On November 18, 2016, Honeymoon Suite released a 9 track EP, the first new music in 8 years, titled Hands Up on PledgeMusic website.

In February 2017, it was announced that Honeymoon Suite would appear at Rockingham Festival 2017, this to be held at Nottingham Trent University, UK, between October 20 and 22, 2017, the band scheduled to appear on Friday 20th. In the months approaching Rockingham 2017, the band cancelled their show to pursue a different opportunity. Their slot was replaced by John Parr.

On September 26, 2019, the band released their new single "Tell Me What You Want" on YouTube. On 19 June 2020, they issued another single entitled "Find What You're Looking For."

On February 16, 2024, Honeymoon Suite released their new album entitled Alive through Frontiers Music.

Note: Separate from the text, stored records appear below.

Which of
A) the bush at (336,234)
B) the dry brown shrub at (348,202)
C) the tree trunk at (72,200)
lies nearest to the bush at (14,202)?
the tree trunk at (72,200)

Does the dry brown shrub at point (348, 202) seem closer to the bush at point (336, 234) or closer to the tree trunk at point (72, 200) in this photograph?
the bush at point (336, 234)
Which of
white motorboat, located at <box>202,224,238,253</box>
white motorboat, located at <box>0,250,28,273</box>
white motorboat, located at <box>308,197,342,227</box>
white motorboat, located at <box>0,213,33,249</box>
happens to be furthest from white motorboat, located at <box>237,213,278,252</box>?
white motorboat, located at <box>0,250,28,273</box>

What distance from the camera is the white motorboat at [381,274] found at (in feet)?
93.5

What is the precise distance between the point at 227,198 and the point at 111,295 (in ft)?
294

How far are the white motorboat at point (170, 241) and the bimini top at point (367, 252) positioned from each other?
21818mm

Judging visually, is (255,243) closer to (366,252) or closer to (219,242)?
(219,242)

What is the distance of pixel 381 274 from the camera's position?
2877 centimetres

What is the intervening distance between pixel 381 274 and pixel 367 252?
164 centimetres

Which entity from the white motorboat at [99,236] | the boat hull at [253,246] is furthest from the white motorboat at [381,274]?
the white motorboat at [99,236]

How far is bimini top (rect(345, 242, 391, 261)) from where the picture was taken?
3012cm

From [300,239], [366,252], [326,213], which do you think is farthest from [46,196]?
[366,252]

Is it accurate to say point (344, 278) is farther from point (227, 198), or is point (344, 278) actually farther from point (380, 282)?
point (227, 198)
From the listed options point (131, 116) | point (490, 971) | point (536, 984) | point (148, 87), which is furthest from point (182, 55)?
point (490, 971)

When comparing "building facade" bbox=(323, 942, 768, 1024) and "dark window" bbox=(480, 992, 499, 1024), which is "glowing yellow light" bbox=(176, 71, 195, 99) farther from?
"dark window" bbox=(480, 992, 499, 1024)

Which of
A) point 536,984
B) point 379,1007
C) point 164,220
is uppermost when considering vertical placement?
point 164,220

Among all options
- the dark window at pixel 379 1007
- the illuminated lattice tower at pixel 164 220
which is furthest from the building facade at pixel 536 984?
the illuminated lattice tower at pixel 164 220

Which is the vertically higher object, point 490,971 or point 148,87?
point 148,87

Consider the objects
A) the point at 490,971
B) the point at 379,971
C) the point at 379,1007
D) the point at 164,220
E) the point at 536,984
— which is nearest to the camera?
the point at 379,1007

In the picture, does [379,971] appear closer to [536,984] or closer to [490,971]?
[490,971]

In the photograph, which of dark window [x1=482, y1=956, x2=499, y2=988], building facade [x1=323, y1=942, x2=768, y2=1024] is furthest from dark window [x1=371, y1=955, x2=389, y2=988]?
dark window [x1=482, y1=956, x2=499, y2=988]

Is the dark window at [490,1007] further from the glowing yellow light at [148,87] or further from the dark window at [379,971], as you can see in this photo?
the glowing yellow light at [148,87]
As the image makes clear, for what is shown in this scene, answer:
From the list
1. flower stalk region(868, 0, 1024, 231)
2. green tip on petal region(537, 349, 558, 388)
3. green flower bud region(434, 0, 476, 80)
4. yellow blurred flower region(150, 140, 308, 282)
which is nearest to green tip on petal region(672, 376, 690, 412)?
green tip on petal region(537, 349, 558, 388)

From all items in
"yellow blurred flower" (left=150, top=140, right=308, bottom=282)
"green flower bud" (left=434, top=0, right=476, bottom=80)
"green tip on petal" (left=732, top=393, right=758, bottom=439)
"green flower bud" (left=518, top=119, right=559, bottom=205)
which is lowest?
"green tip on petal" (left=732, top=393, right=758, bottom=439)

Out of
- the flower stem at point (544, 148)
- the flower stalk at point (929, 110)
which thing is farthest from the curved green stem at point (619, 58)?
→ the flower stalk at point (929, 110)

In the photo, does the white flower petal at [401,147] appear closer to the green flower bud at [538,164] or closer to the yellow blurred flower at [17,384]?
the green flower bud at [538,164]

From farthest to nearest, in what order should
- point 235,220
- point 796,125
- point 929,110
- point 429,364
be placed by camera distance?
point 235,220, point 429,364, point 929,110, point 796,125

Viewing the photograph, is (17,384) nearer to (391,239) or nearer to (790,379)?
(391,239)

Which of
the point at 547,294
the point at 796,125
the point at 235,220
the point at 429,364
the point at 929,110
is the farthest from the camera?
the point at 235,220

On July 25, 2025, Honeymoon Suite released the new album titled Wake Me Up When The Sun Goes Down on Frontiers Records.

==Discography==
===Studio albums===
- Honeymoon Suite (1984)
- The Big Prize (1986)
- Racing After Midnight (1988)
- Monsters Under the Bed (1991)
- Lemon Tongue (2001)
- Dreamland (2002)
- Clifton Hill (2008)
- Alive (2024)
- Wake Me Up When The Sun Goes Down (2025)

===Live albums===
- 13 Live (1995)
- HMS Live at the Gods (2005)

===Compilation albums===
- The Singles (1989)
- The Essentials (2005)
- Feel It Again: An Anthology (2006)

===Extended plays===
- Hands Up (2017)

===Singles===

Title: Release; Peak chart positions; Album
US: US Rock; CAN
"New Girl Now": 1984; 57; 7; 23; Honeymoon Suite
"Burning in Love": —; 47; 75
"Stay in the Light": —; —; 44
"Wave Babies": —; —; 59
"Bad Attitude": 1985; —; 22; —; The Big Prize
"Feel It Again": 1986; 34; 8; 16
"What Does It Take": 52; 38; 21
"All Along You Knew": —; —; 65
"Lethal Weapon": 1987; —; —; 54; Racing After Midnight
"Love Changes Everything": 1988; 91; 13; 9
"Lookin' Out for Number One": —; —; 33
"Other Side of Midnight": —; —; —
"It's Over Now": —; —; 40
"Cold Look": —; —; —
"Still Lovin' You": 1989; —; —; 33; The Singles
"Long Way": 1990; —; —; 87
"Say You Don't Know Me": 1991; —; —; 37; Monsters Under the Bed
"The Road": 1992; —; —; 60
"Tell Me What You Want": 2019; —; —; —; Alive
"Find What You're Looking For": 2020; —; —; —
"—" denotes a recording that did not chart.